# Web Tortoise

## 2012-Jun-28

### What the Frequency?

Filed under: Performance — Tags: , , , , , — leovasiliou @ 01:43 PM EDT

Response:

Hello! This was written 2012-JUN-28 at 13:26 AM ET.

Question: What is a frequency distribution?

Answer: A frequency distribution is a powerful, non-linear way to analyze your website performance data. It is a way to show the number of times (frequency) a data or value appears in a given range or interval (distribution). Consider these two basic examples:

Example One:

Take the following numbers 1, 2, 4, 7 and 9. How many are between 1-5? How many are between 6-10? (Three numbers (numbers 1, 2 and 4) are between 1-5. Two numbers (numbers 7 and 9) are between 6-10.)

Example Two:

Take the following hypothetical test letter grades A, B, A, B, A, C, B and D. How many of each letter grades are there? (There are three “A”. There are three “B”. There is one “C”. There is one “D”.)

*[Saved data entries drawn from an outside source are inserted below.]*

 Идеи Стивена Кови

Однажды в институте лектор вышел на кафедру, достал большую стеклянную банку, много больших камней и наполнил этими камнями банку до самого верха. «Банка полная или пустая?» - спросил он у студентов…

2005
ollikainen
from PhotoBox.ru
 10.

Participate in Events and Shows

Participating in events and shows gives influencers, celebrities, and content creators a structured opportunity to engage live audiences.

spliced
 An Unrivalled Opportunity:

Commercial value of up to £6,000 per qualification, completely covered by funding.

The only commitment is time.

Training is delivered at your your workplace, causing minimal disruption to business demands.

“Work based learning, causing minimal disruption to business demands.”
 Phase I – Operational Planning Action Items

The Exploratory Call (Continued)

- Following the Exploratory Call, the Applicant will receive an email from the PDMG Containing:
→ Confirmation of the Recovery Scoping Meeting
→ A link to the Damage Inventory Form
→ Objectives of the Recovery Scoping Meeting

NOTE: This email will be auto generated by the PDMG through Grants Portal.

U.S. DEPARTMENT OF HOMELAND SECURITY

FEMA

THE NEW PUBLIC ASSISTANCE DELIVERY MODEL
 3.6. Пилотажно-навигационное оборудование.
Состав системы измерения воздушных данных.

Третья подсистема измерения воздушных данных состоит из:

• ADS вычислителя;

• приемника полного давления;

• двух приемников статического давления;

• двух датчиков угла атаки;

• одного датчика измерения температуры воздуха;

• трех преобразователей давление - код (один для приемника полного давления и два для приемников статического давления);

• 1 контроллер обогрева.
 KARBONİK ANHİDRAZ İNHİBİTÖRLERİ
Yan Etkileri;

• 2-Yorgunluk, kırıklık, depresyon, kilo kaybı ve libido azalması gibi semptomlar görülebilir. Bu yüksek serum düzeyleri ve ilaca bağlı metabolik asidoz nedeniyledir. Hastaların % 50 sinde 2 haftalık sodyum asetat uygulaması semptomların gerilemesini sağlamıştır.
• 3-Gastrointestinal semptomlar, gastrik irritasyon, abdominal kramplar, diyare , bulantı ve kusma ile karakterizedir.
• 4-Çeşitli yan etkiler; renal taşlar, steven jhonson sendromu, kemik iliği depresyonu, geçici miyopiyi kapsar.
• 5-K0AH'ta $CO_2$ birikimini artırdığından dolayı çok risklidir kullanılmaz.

Now we will use Excel’s FREQUENCY command to distribute thousands of Webpage Response times. Fear not! Just see the attached excel sheet showing how we came up with the following frequency distribution chart:

_The following is optional reading material._

#ExcelArrayFormula #ExcelStatistics #CatchpointUser #KeynoteUser #GomezUser #FrequencyDistribution

## 2012-May-03

### Half Full or Half Empty? Choosing a Statistical Calculation

Response:

Hello! This was written 2012-MAY-03 at 12:27 PM ET.

Question: In your life as a Keynote or Catchpoint user, suppose you have a day’s worth of website response time performance data. Should you average using the Arithmetic Mean or the Geometric Mean?

Answer: Assume you want to use a central-tendency calculation like a mean (we’ll talk about percentiles in another post). Since the Geometric Mean will result in a lower value than the Arithmetic Mean, you might say the Geometric Mean is an “optimistic calculation” where the Arithmetic Mean is a “pessimistic calculation”. See the below going from raw data to line chart, then decide for yourself when to use either of the two calculations.

First, the below scatter plot shows a day’s worth of website response time data. In this case, there are about 2,880 total data, or about 120 per each respective 24 hours in a day. Notice the single spurious outlier in the 03:00 AM hour.

Second, the above scatter plot is then transformed into the below line graph. The blue line calculates the data using the Arithmetic Mean and the red line calculates the same set of data using the Geometric Mean. The single spurious outlier in the 03:00 AM hour caused a “spike” to appear in the line graph.

Fair warning, the perceived impact (a.k.a. “The Spike”) will depend on how many data are being averaged. The point remains the same, though: The Arithmetic Mean is more subject to skew from spurious outliers than the Geometric Mean. So, depending on your situation, you may want to choose one or the other (or both to see the delta, which is another powerful way to analyze).